→ **WORK TO BE COMPLETED**
Below are entries; copy exactly the lines from the one with "moving: 22%" through the one with "genus: Otospermophilus", both included, and leave out the rest.

→ **INPUT DATA**
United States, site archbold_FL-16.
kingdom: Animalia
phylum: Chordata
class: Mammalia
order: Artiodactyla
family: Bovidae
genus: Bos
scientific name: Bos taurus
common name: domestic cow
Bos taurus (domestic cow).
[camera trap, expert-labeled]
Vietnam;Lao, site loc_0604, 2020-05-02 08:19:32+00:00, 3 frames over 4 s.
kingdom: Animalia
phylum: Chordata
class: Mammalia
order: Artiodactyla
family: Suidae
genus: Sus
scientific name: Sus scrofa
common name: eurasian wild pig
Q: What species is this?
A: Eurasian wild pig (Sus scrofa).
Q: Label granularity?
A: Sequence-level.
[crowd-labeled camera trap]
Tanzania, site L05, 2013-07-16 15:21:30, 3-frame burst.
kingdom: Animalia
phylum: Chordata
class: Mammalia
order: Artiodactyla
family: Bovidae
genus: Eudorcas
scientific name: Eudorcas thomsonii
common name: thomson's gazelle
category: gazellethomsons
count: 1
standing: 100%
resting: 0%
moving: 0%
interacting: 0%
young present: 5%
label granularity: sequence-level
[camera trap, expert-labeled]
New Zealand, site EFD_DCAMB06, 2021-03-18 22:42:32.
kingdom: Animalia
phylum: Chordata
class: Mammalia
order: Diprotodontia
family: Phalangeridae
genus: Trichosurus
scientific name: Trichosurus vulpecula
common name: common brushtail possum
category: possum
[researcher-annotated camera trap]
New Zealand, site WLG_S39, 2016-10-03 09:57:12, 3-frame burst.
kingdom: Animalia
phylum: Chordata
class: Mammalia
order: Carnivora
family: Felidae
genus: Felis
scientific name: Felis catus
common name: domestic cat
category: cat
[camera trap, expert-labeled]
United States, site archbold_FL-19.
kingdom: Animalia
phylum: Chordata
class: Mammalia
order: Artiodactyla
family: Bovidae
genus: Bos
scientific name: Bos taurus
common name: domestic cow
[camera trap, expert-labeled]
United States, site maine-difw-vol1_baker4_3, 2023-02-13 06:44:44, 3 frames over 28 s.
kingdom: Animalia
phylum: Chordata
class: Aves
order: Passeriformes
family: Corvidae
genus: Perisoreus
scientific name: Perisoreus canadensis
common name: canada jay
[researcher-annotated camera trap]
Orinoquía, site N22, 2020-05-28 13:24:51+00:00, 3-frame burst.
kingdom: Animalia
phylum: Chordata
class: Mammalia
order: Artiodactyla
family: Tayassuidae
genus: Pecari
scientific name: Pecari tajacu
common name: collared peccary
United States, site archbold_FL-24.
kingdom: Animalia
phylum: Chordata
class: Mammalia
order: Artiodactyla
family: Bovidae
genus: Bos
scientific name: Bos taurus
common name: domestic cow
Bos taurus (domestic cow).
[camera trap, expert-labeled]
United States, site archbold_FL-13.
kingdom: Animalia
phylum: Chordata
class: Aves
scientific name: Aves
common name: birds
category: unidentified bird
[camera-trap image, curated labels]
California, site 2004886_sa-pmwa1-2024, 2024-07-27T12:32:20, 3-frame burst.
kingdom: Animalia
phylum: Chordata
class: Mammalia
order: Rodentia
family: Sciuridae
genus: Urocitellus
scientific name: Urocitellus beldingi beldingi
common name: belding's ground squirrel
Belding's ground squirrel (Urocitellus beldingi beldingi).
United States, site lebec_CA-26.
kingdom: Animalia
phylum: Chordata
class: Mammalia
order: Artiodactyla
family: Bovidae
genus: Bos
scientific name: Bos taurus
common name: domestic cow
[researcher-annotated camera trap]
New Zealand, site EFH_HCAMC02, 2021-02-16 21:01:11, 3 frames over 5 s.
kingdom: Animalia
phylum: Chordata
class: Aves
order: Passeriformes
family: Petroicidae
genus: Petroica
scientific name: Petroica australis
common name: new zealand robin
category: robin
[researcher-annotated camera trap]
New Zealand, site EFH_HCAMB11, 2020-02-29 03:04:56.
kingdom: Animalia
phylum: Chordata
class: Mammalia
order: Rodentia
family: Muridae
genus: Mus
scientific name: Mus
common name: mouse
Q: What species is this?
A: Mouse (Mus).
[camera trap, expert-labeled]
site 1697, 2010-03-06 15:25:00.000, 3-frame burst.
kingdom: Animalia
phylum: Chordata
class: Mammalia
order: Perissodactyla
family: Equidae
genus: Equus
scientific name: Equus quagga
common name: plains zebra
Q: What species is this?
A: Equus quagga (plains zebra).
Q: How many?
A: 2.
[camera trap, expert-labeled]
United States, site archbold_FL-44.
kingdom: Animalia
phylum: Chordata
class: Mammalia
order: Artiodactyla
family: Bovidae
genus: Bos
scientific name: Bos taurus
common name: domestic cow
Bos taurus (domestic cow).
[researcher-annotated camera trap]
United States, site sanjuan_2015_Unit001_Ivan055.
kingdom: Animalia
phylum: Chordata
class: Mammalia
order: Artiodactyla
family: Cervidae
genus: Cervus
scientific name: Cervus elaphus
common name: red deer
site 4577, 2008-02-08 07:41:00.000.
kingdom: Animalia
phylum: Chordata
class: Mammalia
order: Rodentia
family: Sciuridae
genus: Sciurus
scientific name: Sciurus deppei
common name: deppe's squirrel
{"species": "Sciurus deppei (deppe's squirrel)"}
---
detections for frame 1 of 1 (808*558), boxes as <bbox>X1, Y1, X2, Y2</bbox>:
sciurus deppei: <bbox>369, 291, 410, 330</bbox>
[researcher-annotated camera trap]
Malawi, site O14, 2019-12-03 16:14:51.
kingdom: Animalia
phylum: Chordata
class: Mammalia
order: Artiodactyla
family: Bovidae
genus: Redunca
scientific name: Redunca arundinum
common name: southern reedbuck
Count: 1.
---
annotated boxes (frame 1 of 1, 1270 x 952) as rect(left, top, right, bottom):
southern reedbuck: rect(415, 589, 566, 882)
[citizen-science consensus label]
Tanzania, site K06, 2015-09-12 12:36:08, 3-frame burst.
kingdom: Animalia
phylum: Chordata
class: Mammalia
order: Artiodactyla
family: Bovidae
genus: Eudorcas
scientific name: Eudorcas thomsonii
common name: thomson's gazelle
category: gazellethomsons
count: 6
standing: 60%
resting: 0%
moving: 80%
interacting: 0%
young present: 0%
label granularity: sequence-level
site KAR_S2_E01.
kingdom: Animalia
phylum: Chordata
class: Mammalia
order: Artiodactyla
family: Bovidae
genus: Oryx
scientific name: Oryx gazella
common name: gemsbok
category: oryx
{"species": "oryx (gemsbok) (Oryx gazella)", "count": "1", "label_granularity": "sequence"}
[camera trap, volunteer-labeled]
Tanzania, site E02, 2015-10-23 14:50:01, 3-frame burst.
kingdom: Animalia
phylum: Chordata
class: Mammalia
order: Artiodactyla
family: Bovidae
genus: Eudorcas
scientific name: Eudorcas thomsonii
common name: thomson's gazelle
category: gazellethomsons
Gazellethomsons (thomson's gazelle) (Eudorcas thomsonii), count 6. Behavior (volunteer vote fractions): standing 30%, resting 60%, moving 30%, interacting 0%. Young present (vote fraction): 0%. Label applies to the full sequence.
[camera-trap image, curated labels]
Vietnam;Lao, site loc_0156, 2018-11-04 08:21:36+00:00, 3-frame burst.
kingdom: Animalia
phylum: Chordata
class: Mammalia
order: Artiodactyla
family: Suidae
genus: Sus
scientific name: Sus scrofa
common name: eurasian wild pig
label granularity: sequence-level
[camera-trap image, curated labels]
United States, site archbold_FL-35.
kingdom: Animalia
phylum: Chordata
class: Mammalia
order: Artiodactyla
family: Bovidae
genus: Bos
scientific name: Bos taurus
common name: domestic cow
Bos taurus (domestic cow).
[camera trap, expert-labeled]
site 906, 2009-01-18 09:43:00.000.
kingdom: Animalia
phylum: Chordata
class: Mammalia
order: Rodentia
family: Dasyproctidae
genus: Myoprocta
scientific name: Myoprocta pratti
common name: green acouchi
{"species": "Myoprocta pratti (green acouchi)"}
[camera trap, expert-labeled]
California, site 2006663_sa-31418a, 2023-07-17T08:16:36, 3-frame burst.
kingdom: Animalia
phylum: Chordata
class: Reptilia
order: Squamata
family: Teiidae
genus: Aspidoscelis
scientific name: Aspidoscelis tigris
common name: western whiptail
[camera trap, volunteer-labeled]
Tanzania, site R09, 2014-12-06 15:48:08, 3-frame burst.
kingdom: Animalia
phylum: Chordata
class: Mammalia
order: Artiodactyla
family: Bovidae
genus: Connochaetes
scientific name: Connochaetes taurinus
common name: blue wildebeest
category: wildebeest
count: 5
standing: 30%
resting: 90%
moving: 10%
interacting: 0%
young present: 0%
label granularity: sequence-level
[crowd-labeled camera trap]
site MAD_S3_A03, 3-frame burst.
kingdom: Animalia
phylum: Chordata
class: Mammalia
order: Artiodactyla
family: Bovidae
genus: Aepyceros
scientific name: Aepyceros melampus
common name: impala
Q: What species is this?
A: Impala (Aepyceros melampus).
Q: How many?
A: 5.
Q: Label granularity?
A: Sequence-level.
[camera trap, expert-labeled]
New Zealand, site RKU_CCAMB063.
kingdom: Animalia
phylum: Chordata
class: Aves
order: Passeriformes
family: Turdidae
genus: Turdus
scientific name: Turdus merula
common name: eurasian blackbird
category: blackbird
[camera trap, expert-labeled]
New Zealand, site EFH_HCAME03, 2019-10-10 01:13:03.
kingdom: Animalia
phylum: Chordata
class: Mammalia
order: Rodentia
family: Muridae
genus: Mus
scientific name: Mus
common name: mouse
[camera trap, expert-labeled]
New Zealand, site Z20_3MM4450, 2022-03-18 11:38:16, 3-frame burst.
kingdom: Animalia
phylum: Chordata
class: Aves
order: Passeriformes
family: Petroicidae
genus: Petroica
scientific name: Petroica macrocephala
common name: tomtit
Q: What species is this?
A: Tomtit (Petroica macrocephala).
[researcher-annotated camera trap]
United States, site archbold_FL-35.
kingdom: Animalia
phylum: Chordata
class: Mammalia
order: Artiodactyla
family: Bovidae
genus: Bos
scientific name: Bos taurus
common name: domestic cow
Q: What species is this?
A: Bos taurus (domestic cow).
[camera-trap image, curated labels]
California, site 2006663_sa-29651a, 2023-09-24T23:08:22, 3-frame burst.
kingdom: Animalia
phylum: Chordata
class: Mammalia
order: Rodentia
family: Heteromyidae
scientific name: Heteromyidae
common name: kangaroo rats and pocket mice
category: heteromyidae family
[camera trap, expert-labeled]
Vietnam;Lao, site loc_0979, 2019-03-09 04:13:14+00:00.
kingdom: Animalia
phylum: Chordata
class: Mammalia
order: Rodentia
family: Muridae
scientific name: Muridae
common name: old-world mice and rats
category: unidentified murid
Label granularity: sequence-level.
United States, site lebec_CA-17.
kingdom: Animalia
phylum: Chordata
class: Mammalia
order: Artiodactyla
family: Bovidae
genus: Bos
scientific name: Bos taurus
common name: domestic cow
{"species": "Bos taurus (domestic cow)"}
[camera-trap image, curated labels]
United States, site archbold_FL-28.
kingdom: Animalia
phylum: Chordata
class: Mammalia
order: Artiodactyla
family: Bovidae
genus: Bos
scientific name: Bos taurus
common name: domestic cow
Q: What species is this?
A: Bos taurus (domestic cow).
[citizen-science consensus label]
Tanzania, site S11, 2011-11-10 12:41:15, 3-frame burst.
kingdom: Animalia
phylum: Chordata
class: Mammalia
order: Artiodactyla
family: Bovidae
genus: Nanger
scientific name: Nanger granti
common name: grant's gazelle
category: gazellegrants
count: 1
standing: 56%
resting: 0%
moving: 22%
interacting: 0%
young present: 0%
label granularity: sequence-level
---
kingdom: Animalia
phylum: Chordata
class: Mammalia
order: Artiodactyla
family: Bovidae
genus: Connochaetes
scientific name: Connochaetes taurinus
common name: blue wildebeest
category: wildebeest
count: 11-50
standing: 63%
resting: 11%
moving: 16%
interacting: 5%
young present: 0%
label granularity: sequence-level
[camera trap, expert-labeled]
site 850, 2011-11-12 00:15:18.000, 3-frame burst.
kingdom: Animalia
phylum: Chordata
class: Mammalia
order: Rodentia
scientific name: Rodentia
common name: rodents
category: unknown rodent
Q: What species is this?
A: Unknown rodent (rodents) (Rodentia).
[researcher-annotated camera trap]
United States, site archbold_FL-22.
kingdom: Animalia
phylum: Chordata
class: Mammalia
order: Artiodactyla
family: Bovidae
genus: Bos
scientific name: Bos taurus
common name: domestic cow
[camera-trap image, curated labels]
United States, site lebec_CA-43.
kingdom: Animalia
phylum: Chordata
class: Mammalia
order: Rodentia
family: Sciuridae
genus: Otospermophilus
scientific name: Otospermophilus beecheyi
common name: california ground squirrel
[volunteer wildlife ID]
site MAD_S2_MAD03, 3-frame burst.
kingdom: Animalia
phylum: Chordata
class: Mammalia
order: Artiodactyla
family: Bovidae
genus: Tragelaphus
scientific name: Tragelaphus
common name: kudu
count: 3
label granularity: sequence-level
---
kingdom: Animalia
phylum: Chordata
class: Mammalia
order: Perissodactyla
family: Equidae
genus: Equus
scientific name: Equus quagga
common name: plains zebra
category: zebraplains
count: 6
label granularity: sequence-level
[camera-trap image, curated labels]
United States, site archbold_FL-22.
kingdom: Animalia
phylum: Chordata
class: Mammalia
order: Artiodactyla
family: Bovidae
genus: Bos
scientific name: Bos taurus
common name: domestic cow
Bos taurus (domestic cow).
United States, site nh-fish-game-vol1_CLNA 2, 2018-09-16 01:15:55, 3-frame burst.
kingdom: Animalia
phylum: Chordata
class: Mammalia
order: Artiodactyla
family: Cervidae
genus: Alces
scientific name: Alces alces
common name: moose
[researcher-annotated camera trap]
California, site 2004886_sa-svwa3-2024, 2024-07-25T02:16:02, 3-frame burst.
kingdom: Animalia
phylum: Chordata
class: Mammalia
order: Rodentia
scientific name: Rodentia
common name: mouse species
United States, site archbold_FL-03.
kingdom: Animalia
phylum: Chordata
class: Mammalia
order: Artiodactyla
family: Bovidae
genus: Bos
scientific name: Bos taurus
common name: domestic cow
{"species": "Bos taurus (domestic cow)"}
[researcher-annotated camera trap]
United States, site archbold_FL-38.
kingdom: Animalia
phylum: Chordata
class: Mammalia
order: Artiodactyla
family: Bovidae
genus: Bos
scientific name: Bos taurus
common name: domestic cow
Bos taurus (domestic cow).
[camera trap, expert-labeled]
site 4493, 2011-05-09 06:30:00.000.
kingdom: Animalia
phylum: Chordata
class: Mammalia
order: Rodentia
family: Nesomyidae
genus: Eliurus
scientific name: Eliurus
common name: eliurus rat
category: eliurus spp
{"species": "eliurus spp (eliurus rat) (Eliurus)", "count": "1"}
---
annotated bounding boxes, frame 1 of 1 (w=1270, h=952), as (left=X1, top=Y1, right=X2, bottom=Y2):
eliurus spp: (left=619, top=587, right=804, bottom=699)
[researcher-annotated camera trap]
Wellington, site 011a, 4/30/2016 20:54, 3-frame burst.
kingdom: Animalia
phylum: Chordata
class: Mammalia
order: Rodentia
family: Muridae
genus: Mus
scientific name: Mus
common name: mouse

→ **COMPLETED TASK**
moving: 22%
interacting: 0%
young present: 0%
label granularity: sequence-level
---
kingdom: Animalia
phylum: Chordata
class: Mammalia
order: Artiodactyla
family: Bovidae
genus: Connochaetes
scientific name: Connochaetes taurinus
common name: blue wildebeest
category: wildebeest
count: 11-50
standing: 63%
resting: 11%
moving: 16%
interacting: 5%
young present: 0%
label granularity: sequence-level
[camera trap, expert-labeled]
site 850, 2011-11-12 00:15:18.000, 3-frame burst.
kingdom: Animalia
phylum: Chordata
class: Mammalia
order: Rodentia
scientific name: Rodentia
common name: rodents
category: unknown rodent
Q: What species is this?
A: Unknown rodent (rodents) (Rodentia).
[researcher-annotated camera trap]
United States, site archbold_FL-22.
kingdom: Animalia
phylum: Chordata
class: Mammalia
order: Artiodactyla
family: Bovidae
genus: Bos
scientific name: Bos taurus
common name: domestic cow
[camera-trap image, curated labels]
United States, site lebec_CA-43.
kingdom: Animalia
phylum: Chordata
class: Mammalia
order: Rodentia
family: Sciuridae
genus: Otospermophilus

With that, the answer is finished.